Directive ▸ Copy the text about Thelonious Monk's advice below word for word, from start to finish.

*** Text segment ***

Some music is just imagined

14

Dear Artist,

In 1960, saxophonist Steve Lacy transcribed 25 musical “tips” from jazz pianist and composer Thelonious Monk. Monk was, at the time, highly regarded by his peers and cutting-edge jazz critics, but his music was considered inaccessible by the mainstream — his abstract, shadowy, percussive and spacious style was far from the exultant, hard and fast-swinging bebop of his most popular contemporaries. Monk had been experiencing poor record sales, did residencies at the Five Spot Cafe in the East Village, changed labels, had some minor trouble with the law and would soon sign to Columbia and record the highest-selling album of his career — Monk’s Dream. All the while, he maintained an ardent drive towards pure musical exploration and pushed forward into the edges of his art form. One night, he rattled off these pointers to the band:

T. Monk's Advice as transcribed by saxophonist Steve Lacy, 1960

T. Monk’s Advice
as transcribed by saxophonist Steve Lacy, 1960

T. Monk’s Advice

Just because you’re not a drummer, doesn’t mean that you don’t have to keep time.

*** Entries supplied ***

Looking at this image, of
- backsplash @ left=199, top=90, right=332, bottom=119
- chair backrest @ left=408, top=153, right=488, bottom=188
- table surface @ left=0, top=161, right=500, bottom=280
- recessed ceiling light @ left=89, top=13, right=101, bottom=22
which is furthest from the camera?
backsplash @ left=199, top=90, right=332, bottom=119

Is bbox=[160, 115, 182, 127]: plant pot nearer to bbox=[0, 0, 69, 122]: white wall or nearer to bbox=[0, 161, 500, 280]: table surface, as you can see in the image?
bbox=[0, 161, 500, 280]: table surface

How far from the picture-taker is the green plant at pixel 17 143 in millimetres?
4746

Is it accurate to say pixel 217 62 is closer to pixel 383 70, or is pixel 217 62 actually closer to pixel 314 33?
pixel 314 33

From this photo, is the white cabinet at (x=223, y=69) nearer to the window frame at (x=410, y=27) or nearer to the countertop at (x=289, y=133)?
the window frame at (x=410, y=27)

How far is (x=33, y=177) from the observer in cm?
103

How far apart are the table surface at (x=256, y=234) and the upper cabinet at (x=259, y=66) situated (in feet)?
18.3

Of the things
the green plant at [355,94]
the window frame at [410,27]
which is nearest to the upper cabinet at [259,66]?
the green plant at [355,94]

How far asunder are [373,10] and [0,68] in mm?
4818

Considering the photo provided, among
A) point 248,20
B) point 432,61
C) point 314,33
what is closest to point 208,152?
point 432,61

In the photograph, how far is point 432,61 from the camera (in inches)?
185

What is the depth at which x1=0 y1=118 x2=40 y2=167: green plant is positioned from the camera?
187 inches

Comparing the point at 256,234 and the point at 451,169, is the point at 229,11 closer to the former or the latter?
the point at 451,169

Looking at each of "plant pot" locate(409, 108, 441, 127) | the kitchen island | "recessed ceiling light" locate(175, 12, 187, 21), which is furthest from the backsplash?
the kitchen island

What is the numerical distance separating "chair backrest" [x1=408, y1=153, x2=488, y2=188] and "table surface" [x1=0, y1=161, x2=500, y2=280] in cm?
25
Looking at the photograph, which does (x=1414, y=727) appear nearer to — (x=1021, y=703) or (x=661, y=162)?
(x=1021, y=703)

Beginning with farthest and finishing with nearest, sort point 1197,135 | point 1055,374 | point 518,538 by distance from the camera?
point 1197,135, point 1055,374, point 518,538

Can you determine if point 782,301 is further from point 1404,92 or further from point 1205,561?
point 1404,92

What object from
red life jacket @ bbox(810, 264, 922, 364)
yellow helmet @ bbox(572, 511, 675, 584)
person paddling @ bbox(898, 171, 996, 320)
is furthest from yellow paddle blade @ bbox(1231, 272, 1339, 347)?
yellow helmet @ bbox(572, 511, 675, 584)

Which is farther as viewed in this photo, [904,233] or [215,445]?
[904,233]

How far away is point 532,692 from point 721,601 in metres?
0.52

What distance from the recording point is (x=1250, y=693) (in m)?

***

Exercise response ▸
Some music is just imagined

14

Dear Artist,

In 1960, saxophonist Steve Lacy transcribed 25 musical “tips” from jazz pianist and composer Thelonious Monk. Monk was, at the time, highly regarded by his peers and cutting-edge jazz critics, but his music was considered inaccessible by the mainstream — his abstract, shadowy, percussive and spacious style was far from the exultant, hard and fast-swinging bebop of his most popular contemporaries. Monk had been experiencing poor record sales, did residencies at the Five Spot Cafe in the East Village, changed labels, had some minor trouble with the law and would soon sign to Columbia and record the highest-selling album of his career — Monk’s Dream. All the while, he maintained an ardent drive towards pure musical exploration and pushed forward into the edges of his art form. One night, he rattled off these pointers to the band:

T. Monk's Advice as transcribed by saxophonist Steve Lacy, 1960

T. Monk’s Advice
as transcribed by saxophonist Steve Lacy, 1960

T. Monk’s Advice

Just because you’re not a drummer, doesn’t mean that you don’t have to keep time.